Just like the various species of plants of a forest, the health of the political ecosystem depends on every group’s ability to do specialized work without siloing, by leaning on solidarity and mutual benefit.

To organize the entire working class

If nurturing the ecosystem is to everyone’s benefit, then strictly focusing on one’s own organization can be unintentionally detrimental. Various socialist groups across history have hoped to become “an organization of the entire working class”. While some meant that they wanted an organization that is multiracial and representative of the actual working class, others meant they wanted to build an organization that single-handedly recruits the majority of the workers.

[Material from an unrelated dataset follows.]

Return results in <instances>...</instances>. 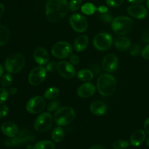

This single-handed, sectarian perspective can inadvertently lead those comrades to view the political ecosystem as a competition where “either we grow or they grow”. More realistically, most workers will probably not become organized socialists outside of a revolutionary situation. However, most workers could become organized across the political ecosystem. Whether it is across unions, ward groups, feminist groups, religious groups, or socialist groups: the totality of these spaces could become the organized working class.

Looked at from this perspective, it becomes clearer that the role of socialist groups is to help expand, support, influence, and learn from the political ecosystem rather than compete with it. In the process, the socialist groups will also grow.

Conclusion

Acknowledging and working within an ecosystem doesn’t mean there won’t be political disagreements, rivalries, and competitions. What it does mean is that we will better understand our current political moment and how to move forward based on who else is on the field of struggle and how we interact together. Otherwise we risk either charging into struggles alone, crashing into allies engaged in the same struggle, or avoiding struggles because we don’t realize that their outcome will impact us.

Failure to understand the ecosystem and expand it risks undercutting each other, while giving space to the far-right, which is capable of overtaking our gardens and re-asserting the weeds.

If we will successfully build an abolitionist society, a society by and for the working class, we will need to recognize, analyze, support, and navigate the political ecosystem. This represents the most likely way of organizing the majority of the working class and dialectically leading and joining them to overthrow capitalism and building a world of political and economic democracy.


Update: 11/21/14 - Adds "definition" section, adds links to Fields of Struggle and Understanding Ward Organizations.